Businesses everywhere are feeling the pressure of a growing demand for wireless. In 2014, only 40 percent of total IP traffic originated with non-PC devices, but by 2019 the non-PC share of total IP traffic will grow to 67 percent. - Cisco
To support the overflow of wireless device use, the standard of Wi-Fi is transforming from 802.11n to a newer wireless standard, 802.11ac. The release of 802.11ac technology has allowed for maximum Wi-Fi performance with outstanding improvements in speed, quality, and dependability.
Benefits of 802.11ac
Speed and Throughput
A slow wireless network is frustrating and useless for anyone. When your Wi-Fi connection is slowing down productivity, it’s time for a change. With 802.11ac technology, you can have a robust wireless network and eliminate slow connections.
- 802.11ac supports multiple spatial streams resulting in higher capacity throughput. Wave 1 802.11ac deployments generally consist of 3 spatial streams. Upon the launch of Wave 2 802.11ac products, we may see devices with up to 8 spatial streams, creating an extraordinarily fast Wi-Fi connection.
- Wave 1 802.11ac also supports up to 1.3Gbps PHY rate which is about 3x the speed of 802.11n. With the introduction of Wave 2 products, the performance of 3.47 Gbps in the PHY rate is possible.
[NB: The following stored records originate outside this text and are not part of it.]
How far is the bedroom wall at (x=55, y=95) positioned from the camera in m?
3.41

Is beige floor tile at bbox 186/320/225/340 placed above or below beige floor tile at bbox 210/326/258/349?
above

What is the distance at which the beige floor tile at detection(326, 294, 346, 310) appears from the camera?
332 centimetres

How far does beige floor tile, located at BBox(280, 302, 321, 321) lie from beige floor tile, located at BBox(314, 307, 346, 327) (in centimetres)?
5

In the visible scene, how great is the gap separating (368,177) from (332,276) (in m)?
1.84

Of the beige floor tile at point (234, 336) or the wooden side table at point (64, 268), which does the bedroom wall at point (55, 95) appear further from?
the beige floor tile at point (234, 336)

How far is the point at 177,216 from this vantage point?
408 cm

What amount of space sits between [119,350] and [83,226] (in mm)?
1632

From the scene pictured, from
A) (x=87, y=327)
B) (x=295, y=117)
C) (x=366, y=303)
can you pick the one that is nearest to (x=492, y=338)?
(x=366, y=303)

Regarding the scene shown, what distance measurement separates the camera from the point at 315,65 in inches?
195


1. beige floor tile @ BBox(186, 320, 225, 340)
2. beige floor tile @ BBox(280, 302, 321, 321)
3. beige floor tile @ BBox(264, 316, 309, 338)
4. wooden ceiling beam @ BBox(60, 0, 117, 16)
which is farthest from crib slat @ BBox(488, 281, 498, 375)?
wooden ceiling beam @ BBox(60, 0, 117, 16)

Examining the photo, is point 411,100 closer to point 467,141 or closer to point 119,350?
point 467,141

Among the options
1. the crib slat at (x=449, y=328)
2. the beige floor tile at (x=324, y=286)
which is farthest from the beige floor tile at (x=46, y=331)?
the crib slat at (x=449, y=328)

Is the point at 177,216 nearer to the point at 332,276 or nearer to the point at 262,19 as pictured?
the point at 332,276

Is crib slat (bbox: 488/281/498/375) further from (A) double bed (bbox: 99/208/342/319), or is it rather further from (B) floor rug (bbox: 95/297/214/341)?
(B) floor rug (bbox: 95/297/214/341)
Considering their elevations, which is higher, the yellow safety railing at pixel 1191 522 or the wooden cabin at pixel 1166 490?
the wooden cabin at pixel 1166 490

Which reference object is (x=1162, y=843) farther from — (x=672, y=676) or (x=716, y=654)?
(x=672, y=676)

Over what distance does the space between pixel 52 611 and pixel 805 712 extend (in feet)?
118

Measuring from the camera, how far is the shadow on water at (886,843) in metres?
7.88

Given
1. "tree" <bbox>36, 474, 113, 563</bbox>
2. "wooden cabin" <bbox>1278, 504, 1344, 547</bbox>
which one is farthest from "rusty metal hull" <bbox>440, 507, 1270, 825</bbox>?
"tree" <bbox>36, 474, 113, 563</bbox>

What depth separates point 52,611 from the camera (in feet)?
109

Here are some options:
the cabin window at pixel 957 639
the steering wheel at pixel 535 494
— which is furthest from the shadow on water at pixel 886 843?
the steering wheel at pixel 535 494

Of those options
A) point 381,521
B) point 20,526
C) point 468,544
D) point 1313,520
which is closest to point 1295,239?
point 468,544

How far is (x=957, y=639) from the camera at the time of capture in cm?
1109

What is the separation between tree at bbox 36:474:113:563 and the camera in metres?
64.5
- 802.11ac Wave 1 supports up to 80MHz channels which creates a wider “pipe” to send data packets through. This directly impacts the link throughput. Wave 2 allows for 80-80MHz channels or 160MHz channels. The earlier, 802.11n only supported up to 40MHz channel widths.
Speed is unnecessary without a properly functioning system. 802.11ac technology creates reliable wireless connections in even the busiest Wi-Fi user locations.
- Crowded WLAN environments create contention, yet 802.11ac creates an environment in which access points service wireless clients much more efficiently which drives down the contention and channel duty cycle.
- Wireless clients associated with an 802.11ac wireless LAN will receive better performance at 50 feet versus an 802.11n wireless LAN at 50 feet. This could be the difference of 100Mbps on an 802.11n device, versus 200Mbps on an 802.11ac device.
- Wireless Clients move on and off wireless networks much faster with 802.11ac Wave 2, which allows more clients’ access to the WLAN. This may also reduce the amount of time a client’s transmit and receive chain is operational, thus creating the possibility for longer battery life on wireless clients.
Now that Wi-Fi has the ability to provide voice, video, and analytics, businesses rely on their wireless network for much more than just an internet connection. Network downtime can result in millions of lost revenue, but with the new features 802.11ac wireless technology brings to the table, businesses no longer need to worry about an unpredictable or unreliable network.
- Multiuser MIMO (MU-MIMO 802.11ac Wave 2) provides concurrent downstream communications to multiple devices allowing for more efficient use of the 5GHz spectrum. MU-MIMO was not available with 802.11n.
- Through a clearly defined Transmit Beamforming standard in 802.11ac, users will experience an increase in the signal strength at the client end of a wireless link. The 802.11n standard supported beamforming, yet it was inconsistently deployed.
Why 802.11ac technology?
With the growing demand for a reliable Wi-Fi connection, customers and employees are expecting a network that is readily available. 802.11ac wireless LAN helps ensure that your Wi-Fi network stays up and running optimally at all times, and decreases the possibility of lost productivity because of a slow network. 802.11ac technology promises your business the speed, quality, and dependability it needs to keep up with the new generations of wirelessly connected devices.